— Ну, иди же, — сказала учительница домоводства из номера двадцать четвертого.
— Ах, оставь, — ответил мужской голос.
Ганс уже давно узнал от госпожи Фербер все, что можно было узнать об этих соседях. Учительница заполучила себе мужчину, он теперь ночевал у нее. Жениться на ней он не мог, у него не хватало денег, чтобы содержать жену, троих детей, да еще обзавестись новой семьей. Жена его находится в санатории, туберкулез, у одного ребенка тоже нашли затемнения, рассказала госпожа Фербер. Он агент по объявлениям для телефонных книг.
— Ты на меня сердишься? — услышал Ганс голос учительницы.
— Дай же мне спать, — ответил мужской голос.
— В такую жару…
Он: Я хочу спать.
Она: О Фред! — (И после паузы.) — Ты был у Анны.
Он: Нет.
Она: Скажи мне правду.
Он: Я не был у нее.
Она: Ты был у нее.
Он: Ну что ты выдумываешь.
Она: Я нашла железнодорожный билет.
Он: Где?
Она: В твоем бумажнике.
Он: Я был там по делам службы.
Она: И не заходил в санаторий?
Он: Нет.
Она: Но ты же можешь мне сказать. Она ведь твоя жена. Пожалуйста, Фред, скажи мне, я не стану сердиться, я только хочу знать, я не выдержу, если ты будешь лгать мне, все, что угодно, Фред, только не лги, пожалуйста, скажи мне.
Он: Дай же мне спать.
Она: Ты звонил ей?
Он: Да.
Она: Почему ты мне не говоришь этого?
Он: Разве я тебе не сказал?
Она: Слишком поздно. Теперь я тебе больше не верю.
Он: Ну что ж… как тебе угодно.
Она: Фред!
Он: Лина, я хочу спать, я не в силах всю ночь разговоры разговаривать, пойми же меня, и что из всего этого получается? Мы кричим в темноте, не видя друг друга, выходим из себя, ах, Лина, мне все это уже знакомо, все это у меня уже было, оставь до завтра, дорогая!
Что ответила Лина, Ганс не разобрал, но слышал, как зашуршали простыни и ночные рубашки, слышал всхлипы, и наконец звуки машинального соития, и незадолго до затухания — взрыв истинной страсти. А потом их порывистое дыхание усилило перегуд вздохов, что прорывались к нему отовсюду сквозь тонкие стены.

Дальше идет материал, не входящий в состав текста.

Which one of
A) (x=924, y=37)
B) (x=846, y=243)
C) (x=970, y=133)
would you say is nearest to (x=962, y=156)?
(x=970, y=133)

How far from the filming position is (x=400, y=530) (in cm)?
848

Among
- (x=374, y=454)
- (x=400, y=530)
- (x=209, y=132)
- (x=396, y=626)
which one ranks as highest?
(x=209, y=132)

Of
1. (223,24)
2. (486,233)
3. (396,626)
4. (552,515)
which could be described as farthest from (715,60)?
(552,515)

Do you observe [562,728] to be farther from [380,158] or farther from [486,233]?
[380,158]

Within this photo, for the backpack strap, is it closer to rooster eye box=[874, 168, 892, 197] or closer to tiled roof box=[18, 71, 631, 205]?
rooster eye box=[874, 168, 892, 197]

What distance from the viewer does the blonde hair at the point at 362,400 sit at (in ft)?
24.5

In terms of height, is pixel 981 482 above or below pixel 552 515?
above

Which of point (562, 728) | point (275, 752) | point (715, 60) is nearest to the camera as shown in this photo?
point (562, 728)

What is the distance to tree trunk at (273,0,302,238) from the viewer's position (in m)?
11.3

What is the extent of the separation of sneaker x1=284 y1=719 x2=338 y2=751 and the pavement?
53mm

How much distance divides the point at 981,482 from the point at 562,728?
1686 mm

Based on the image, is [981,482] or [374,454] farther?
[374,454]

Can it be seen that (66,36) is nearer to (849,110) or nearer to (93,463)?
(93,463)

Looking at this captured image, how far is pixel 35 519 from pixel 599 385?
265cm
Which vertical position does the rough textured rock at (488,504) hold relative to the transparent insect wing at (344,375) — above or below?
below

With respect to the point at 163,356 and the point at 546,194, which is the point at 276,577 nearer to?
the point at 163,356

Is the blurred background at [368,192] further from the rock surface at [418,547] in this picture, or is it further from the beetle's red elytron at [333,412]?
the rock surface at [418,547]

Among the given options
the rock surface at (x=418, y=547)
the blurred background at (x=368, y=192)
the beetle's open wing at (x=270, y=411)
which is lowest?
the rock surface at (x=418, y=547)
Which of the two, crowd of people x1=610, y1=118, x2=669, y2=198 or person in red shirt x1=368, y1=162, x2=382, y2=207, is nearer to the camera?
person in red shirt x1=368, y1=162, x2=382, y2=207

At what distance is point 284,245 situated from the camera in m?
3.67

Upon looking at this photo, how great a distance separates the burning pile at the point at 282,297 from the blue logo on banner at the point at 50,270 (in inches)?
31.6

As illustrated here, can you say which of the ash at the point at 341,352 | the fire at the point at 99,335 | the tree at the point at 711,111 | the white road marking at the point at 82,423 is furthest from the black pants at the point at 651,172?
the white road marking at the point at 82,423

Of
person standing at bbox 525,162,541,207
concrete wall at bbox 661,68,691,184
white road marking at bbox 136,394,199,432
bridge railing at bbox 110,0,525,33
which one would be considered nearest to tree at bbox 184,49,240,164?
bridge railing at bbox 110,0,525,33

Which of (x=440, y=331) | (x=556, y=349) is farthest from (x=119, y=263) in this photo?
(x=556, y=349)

Интересно, какая она, эта учительница Лина? Он до сих пор видел только ее мотороллер у дома. Наверное, выходя на улицу, она надевает кожаной пальто бутылочно-зеленого цвета и светло-зеленый шлем. Ей было года тридцать два, и она страстно хотела удержать возлюбленного, но, постоянно хныча и трясясь от страха, как бы не потерять его, тем скорее его теряла.
Ганс почувствовал, что уютно окутан судьбами семей, проживающих в этих кирпичных кубиках. Сквозь шесть квартир слева и сквозь шесть квартир справа слышал он кашель многих и многих дедов. Каждая квартира служила обиталищем хоть одному деду, и оттого Ганс постоянно слышал кашель примерно двенадцати дедов. А также, разумеется, разговоры, нежности, ссоры и крики многих и многих семей.